Task requirements:
Reproduce the items from the line with "At what distance from the photographer" to the line with "1292 millimetres", replacing "camera" with "lens" and changing nothing else.

○ ○ ○ ○

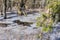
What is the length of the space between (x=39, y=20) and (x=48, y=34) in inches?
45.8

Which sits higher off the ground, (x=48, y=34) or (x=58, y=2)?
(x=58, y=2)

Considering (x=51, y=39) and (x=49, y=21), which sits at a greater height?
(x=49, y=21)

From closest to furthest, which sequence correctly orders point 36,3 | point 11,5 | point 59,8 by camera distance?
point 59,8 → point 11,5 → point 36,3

○ ○ ○ ○

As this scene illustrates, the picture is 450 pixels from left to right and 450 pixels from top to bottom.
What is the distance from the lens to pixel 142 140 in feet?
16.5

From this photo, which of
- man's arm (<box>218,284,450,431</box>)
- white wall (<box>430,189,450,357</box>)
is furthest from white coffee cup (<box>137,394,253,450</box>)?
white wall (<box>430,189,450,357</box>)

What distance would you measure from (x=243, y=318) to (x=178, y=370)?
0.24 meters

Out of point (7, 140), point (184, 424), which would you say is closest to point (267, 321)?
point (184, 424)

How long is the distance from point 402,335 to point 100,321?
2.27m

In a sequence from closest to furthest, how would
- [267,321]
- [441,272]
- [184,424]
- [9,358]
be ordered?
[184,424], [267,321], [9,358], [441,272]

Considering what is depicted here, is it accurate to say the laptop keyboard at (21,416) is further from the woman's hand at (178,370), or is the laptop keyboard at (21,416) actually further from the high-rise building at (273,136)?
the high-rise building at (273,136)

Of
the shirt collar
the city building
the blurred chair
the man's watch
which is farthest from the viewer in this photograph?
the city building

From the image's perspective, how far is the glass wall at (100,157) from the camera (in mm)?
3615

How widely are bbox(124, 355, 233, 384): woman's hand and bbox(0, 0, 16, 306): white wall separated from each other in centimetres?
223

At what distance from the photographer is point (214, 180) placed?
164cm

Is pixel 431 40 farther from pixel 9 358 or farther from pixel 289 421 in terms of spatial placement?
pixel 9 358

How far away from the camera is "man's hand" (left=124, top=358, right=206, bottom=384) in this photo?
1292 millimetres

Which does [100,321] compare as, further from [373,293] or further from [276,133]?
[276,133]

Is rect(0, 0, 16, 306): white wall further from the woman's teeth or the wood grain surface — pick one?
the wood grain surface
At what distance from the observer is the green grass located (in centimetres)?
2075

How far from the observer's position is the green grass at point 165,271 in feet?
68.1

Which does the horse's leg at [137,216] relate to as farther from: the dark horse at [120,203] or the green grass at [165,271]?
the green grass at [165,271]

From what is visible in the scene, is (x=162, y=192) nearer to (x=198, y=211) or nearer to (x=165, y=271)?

○ ○ ○ ○

Result for this task:
At what distance from the photographer is point (214, 180) placed?
164cm

Is pixel 431 40 farther from pixel 9 358 or farther from pixel 289 421 in terms of spatial placement?
pixel 9 358

How far away from the lens is "man's hand" (left=124, top=358, right=206, bottom=384) in this photo?
1292 millimetres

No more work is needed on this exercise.